--- Extracted entries ---

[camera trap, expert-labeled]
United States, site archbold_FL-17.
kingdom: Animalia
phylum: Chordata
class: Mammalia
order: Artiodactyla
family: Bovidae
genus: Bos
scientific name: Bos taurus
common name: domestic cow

---

## Task to complete:
Return the whole of the data, character for character.

## Reply:
[camera trap, expert-labeled]
United States, site archbold_FL-17.
kingdom: Animalia
phylum: Chordata
class: Mammalia
order: Artiodactyla
family: Bovidae
genus: Bos
scientific name: Bos taurus
common name: domestic cow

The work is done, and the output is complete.